Source extract →

Pipelines

Use the following tips for help with pipeline errors:
A pipeline fails to start with the following error:
org.apache.spark.SparkException: Dynamic allocation of executors requires the external shuffle service. You may enable this through spark.shuffle.service.enabled. 
This error occurs when the Spark cluster that runs the pipeline does not have the Spark external shuffle service enabled. For more information, see Spark Shuffle Service Requirement.
A pipeline fails to start with the following error:
TRANSFORMER_03 Databricks shared cluster <name> already contains StreamSets libraries from a different staging directory <directory>. Either replace 'Pipeline Config > Staging Directory' config value to <directory> or uninstall all libraries from the shared cluster and restart the cluster.
This error occurs when you try to run a pipeline on an existing Databricks cluster that has previously run pipelines built on a different version of Transformer. This is not allowed.
There are several possible solutions to this issue:
  • If you still want to run pipelines of the other version on the cluster, then run the pipeline of the new version on a different cluster. To do this, you can either:
    • Specify a different existing cluster to run the pipeline. Specify a cluster that has not run Transformer or has only run pipelines built on the same version of Transformer.
    • Configure the pipeline to provision a cluster. Then, Databricks spins up a new cluster to run the pipeline, bypassing any version issues.

Dataset content →
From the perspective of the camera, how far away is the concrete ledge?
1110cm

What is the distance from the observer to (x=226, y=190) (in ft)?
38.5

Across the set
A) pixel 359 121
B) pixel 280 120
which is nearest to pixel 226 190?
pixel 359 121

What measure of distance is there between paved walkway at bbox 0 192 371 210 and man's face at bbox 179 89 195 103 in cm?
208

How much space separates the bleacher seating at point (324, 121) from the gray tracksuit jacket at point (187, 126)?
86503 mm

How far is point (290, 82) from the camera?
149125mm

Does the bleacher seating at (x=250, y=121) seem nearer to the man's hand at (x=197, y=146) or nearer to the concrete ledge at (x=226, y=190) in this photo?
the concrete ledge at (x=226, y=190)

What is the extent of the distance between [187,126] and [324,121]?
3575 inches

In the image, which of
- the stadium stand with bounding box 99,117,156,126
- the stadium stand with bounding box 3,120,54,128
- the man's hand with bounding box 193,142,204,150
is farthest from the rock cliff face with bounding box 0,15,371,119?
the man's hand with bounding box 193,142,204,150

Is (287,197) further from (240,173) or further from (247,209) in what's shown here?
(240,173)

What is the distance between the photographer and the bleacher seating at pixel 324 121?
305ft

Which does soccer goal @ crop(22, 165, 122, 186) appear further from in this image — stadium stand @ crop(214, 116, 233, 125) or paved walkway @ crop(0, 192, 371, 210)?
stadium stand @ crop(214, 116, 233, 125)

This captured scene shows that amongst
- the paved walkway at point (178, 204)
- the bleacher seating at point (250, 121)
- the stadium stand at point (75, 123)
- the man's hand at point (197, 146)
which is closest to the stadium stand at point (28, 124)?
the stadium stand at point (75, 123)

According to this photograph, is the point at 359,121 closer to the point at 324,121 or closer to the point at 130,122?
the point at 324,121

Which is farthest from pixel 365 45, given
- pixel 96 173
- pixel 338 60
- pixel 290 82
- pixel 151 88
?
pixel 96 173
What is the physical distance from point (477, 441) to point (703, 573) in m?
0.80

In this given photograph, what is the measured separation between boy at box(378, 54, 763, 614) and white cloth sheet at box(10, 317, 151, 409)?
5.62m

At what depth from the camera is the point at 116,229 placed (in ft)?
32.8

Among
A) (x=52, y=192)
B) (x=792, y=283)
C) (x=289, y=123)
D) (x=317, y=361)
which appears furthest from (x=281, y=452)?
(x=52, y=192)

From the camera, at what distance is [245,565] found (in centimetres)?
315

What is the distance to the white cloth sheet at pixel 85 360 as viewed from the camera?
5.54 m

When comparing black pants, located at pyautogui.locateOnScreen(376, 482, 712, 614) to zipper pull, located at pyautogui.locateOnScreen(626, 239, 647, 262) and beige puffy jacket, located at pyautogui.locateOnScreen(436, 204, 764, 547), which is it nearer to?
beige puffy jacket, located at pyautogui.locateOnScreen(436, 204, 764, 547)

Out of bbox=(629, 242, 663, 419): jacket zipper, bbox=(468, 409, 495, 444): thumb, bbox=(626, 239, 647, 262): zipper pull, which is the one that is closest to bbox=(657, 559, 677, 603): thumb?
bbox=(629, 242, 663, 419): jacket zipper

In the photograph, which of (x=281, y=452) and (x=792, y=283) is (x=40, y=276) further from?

Objectives →
A: Reproduce the Pipelines text word for word in full.
B: Render the listing from the line with "Does the bleacher" up to and including the line with "3575 inches" as a CSV with two columns, text and answer. Give each wording and its answer their own row, with every field in quotation marks and line breaks replaced by spaces.
The listing has no connection to the Pipelines text.

Answers →
A:
Pipelines

Use the following tips for help with pipeline errors:
A pipeline fails to start with the following error:
org.apache.spark.SparkException: Dynamic allocation of executors requires the external shuffle service. You may enable this through spark.shuffle.service.enabled. 
This error occurs when the Spark cluster that runs the pipeline does not have the Spark external shuffle service enabled. For more information, see Spark Shuffle Service Requirement.
A pipeline fails to start with the following error:
TRANSFORMER_03 Databricks shared cluster <name> already contains StreamSets libraries from a different staging directory <directory>. Either replace 'Pipeline Config > Staging Directory' config value to <directory> or uninstall all libraries from the shared cluster and restart the cluster.
This error occurs when you try to run a pipeline on an existing Databricks cluster that has previously run pipelines built on a different version of Transformer. This is not allowed.
There are several possible solutions to this issue:
  • If you still want to run pipelines of the other version on the cluster, then run the pipeline of the new version on a different cluster. To do this, you can either:
    • Specify a different existing cluster to run the pipeline. Specify a cluster that has not run Transformer or has only run pipelines built on the same version of Transformer.
    • Configure the pipeline to provision a cluster. Then, Databricks spins up a new cluster to run the pipeline, bypassing any version issues.

B:
text,answer
"Does the bleacher seating at (x=250, y=121) seem nearer to the man's hand at (x=197, y=146) or nearer to the concrete ledge at (x=226, y=190) in this photo?","the concrete ledge at (x=226, y=190)"
"What is the extent of the distance between [187,126] and [324,121]?","3575 inches"